There were nods and general murmuring among the eight other men.
“He has been in hiding,” Yershov continued. “But I believe that if Kiev is going to move against a facility deep with armored assets he will be involved. He must be. He is their best tactician and field officer.”
“Indeed, he is a hero to them, a legend in the military,” Isaev remarked. “Why would they expose him?”
“You mean they would keep him safe like Gagarin after he became the first man into space, not risk having him killed on a second trip?”
“That, General, and not risk having him captured and humiliated,” Isaev said.
“What you say is possible,” Yershov agreed. “But I have read all about this man. Before the battle at Labkovicy he was a highly visible leader, an inspiration to his men and to all the Armed Forces of Ukraine. I might almost say there was a touch of narcissism.”
“Like Rommel?” Isaev suggested.
“This Fox and Hitler’s Desert Fox seem to have much in common, no?” Yershov said.
The men laughed.

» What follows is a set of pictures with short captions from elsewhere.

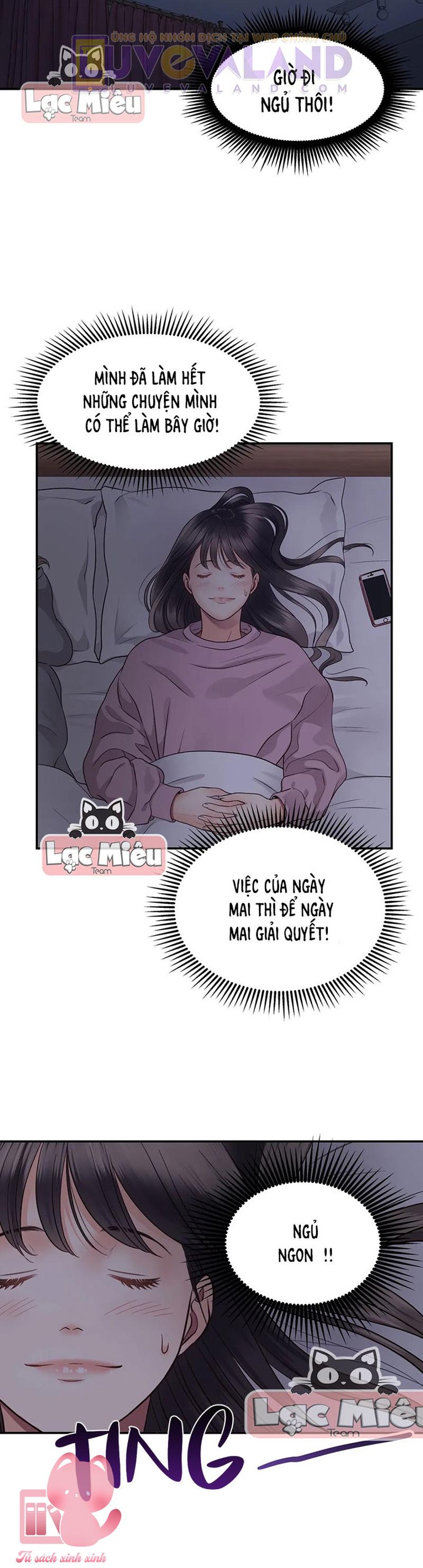 Ánh Sao Ban Mai - Chap 16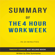 Elite Summaries - The 4 Hour Work Week, by Timothy Ferriss: Summary & Analysis (Unabridged)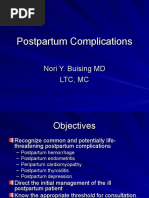 Download Postpartum Complications by Osh SN35746775 doc pdf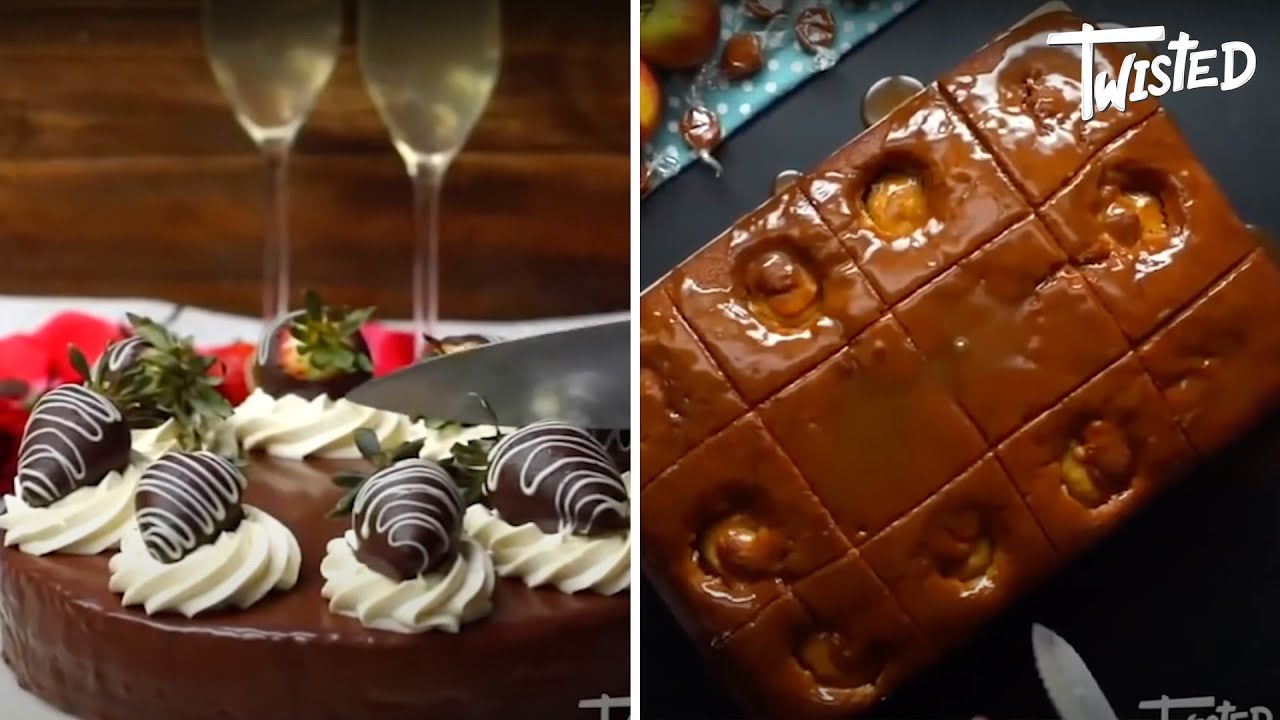 Irresistible Apple Caramel Cake Recipe: A Sweet Slice of Heaven | Twisted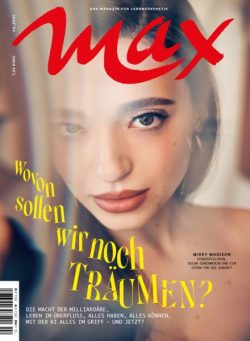 MAX – 25 September 2025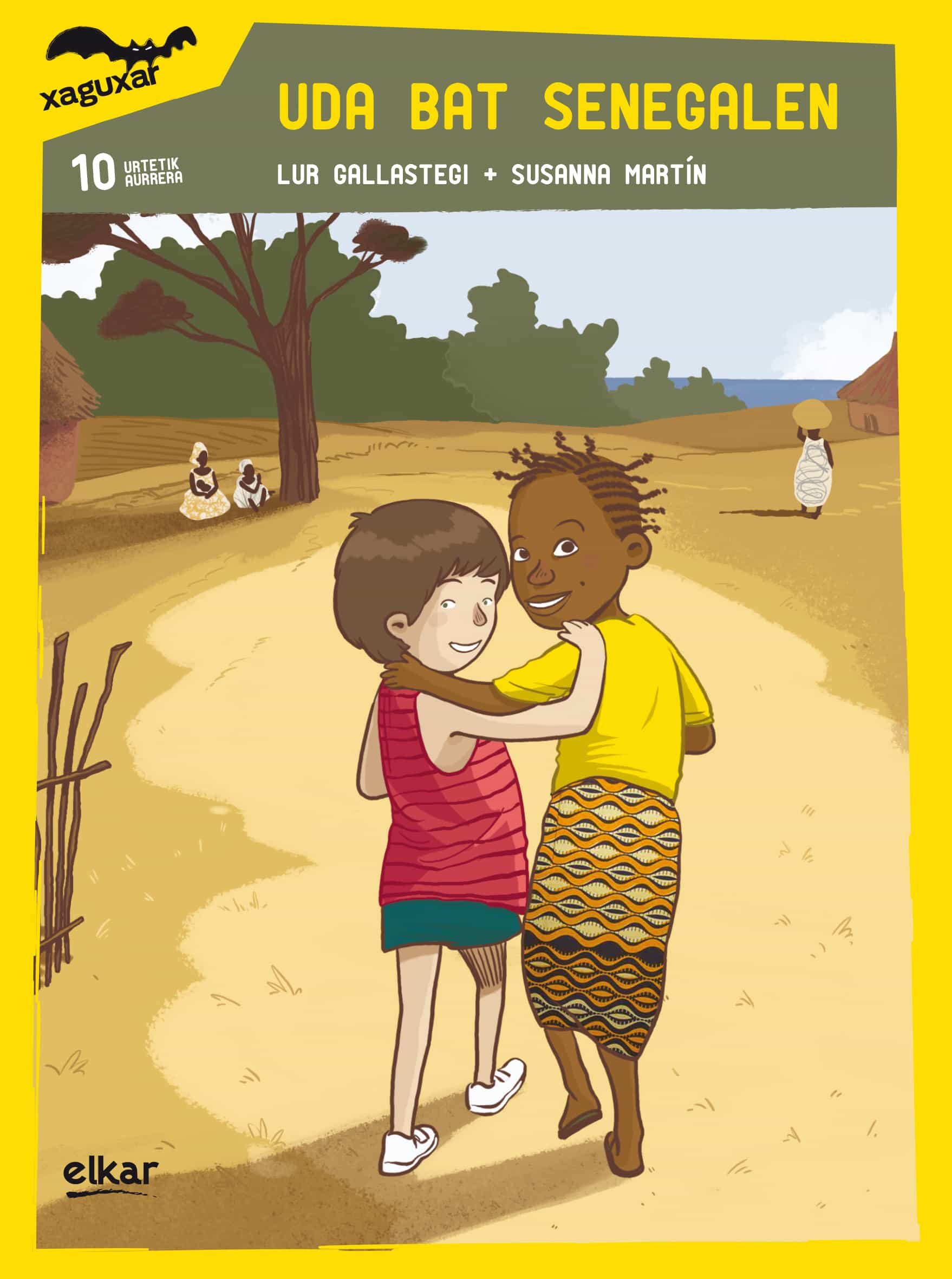 uda bat senegalen bilaketarekin bat datozen irudiak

The names made that obvious.
“If there is a tank component, I do not believe he will stay hidden,” Yershov said. “I want him. Major Zharov, can your blimps search for particular voices, speech patterns? There must be recordings?”
Zharov didn’t answer immediately. He idly touched a dessert spoon.
“Major?” Yershov pressed.
“May I speak frankly, sir?”
“I would appreciate that,” Yershov said. He looked around the table. “You are each specialists here. I do not know your jobs in detail. I rely on your candor.”
There were a few nods, but most of the officers remained silent, wary. They were professional officers. In any military, outspoken or contradictory officers did not rise. Some, like Erwin Rommel, did not survive.